As mentioned earlier, operating systems do not store passwords in plaintext. Hence, rainbow tables are pre-computed databases or lookup tables that map hashes to the plaintext password. Crackstation website, for instance, provides a massive database for cracking hashes to passwords without salting. However, the rainbow tables trade time to crack hashes with a large amount of storage space.

The advantage of rainbow tables against brute forcing is a simple search and compare operation in contrast to the automated trial-and-error attempts with a problem of hash computation. Moreover, it does not require an exact password match that means if the hash matches against any password/phrase, the system allows authentication.

John the Ripper

John is a powerful and versatile tool that helps crack the hashes. It is similar to an automated dictionary attack that uses a wordlist or a dictionary to compute the hash and compare. Hence, it allows brute force on an array of hash modes. An example of the wordlist is a rockyou.txt file that contains passwords from a breach on the rockyou.com website. The wordlist is available from Github SecLists under /Passwords/Leaked-Databases.

The simplest way to crack the hash is to use the john command with the format option to specify the hash type, path to the wordlist, and the file with the hash value. In Kali Linux, the path to the rouckyou.txt file is /usr/share/wordlists.

Pass The Hash

Pass-the-hash is a credential theft that has the potential for horizontal privilege escalation. Even though the attack can occur on Linux/Unix systems, it is more prevalent in Windows. Windows authenticates a legitimate user by matching the hash of the entered password, which is static and that only changes when the password changes. Besides, passwords are available in various locations in Windows, such as SAM and Local Security Authority Subsystem (LSASS) process memory, etc.

Hence, the attackers manipulate the challenge and response model of the NTLM security protocol that allows them to authenticate themselves as valid users. The attacker dumps the hashes of a target system and uses the ‘pass-the-hash’ tool to impersonate an authentic user. Hence, the attacker does not need to enter or brute-force the password or reverse-engineer the hash value. Find more details on the attack from here.

Birthday Attack

The attack belongs to the class of brute-force attack and is based on a birthday paradox in probability theory. It uses the birthday problem to send two different messages with the same cryptographic hash protocol to cause a collision. The attack generally aims to manipulate communication. More details about the Birthday attack are available here.

Power Up Hashes

There are various ways to protect against attacks on hashes and limit them against cryptographic hash functions.

Salted Hashes

Salting is the process of adding randomly generated data (salt) to the input of a hash function. The process helps protect against rainbow table attacks. Users can include the salt value at the start or end of the password before creating a hash that generates different outputs even if the passwords are similar.
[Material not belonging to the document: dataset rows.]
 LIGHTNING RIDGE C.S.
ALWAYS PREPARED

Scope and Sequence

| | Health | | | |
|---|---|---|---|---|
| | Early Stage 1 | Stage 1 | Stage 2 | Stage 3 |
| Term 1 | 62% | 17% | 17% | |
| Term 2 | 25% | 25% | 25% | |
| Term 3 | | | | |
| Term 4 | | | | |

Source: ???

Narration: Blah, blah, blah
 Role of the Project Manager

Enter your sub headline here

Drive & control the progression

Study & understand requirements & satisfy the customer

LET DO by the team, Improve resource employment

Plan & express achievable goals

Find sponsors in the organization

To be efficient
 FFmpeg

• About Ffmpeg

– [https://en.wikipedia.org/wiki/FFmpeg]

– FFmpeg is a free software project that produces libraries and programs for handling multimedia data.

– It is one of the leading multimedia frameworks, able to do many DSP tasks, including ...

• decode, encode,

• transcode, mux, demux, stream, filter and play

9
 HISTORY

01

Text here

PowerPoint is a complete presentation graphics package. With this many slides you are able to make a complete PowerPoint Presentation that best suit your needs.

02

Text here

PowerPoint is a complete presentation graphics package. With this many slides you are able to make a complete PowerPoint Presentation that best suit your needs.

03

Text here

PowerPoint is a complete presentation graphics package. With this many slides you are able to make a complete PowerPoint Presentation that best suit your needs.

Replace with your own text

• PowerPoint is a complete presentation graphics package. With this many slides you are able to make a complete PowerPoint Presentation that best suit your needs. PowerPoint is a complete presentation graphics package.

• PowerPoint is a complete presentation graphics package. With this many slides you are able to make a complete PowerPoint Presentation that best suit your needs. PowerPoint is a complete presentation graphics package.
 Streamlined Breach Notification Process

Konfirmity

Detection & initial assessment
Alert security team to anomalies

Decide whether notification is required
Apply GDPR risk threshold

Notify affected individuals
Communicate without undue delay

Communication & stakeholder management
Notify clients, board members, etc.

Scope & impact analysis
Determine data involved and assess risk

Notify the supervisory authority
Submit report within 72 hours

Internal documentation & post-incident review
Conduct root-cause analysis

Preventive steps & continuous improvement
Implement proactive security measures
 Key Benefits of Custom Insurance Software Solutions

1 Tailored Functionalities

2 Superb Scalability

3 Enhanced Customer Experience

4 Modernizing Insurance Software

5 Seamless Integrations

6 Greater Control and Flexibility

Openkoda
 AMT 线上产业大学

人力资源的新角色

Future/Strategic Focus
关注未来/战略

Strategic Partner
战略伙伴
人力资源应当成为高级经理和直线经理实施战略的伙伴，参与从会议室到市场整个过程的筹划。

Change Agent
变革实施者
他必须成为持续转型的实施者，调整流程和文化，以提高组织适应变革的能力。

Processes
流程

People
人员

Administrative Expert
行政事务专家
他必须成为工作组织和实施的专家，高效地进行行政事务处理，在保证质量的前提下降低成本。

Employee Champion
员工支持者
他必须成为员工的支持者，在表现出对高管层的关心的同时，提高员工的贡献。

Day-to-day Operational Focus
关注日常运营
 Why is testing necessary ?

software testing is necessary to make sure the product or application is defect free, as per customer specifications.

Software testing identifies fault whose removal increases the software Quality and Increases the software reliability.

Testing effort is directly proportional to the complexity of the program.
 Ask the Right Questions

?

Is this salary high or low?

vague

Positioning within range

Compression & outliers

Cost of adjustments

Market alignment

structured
Besides, a user can keep the salt public.

Keyed Hashes

HMAC is an example of keyed hashes that uses cryptographic keys and hash functions to improve the limitations of the Message Authentication Code (MAC) algorithm. It helps achieve confidentiality and integrity of information at the same time.

Adaptive Hash Function

Adaptive hash functions are designed to reiterate their inner working, as the name suggests the user can adjust the number of iterations. Key-stretching is one technique that takes a weak key as an input, processes it, and iterates the process to output a powerful large-size key. The process can increase the key size up to 128 bits, which is difficult for brute-force attack. PBKDF2 and bcrypt are examples of adaptive hash functions.

Conclusion

The article provides an extensive overview of cryptographic hash protocols. It demonstrates how to verify file integrity and gives an overview of how it’s possible to crack password hashes via the John the Ripper tool. We also discuss a range of attacks and measures to generate uncrackable hashes via salting, keyed hashes, and adaptive hash functions.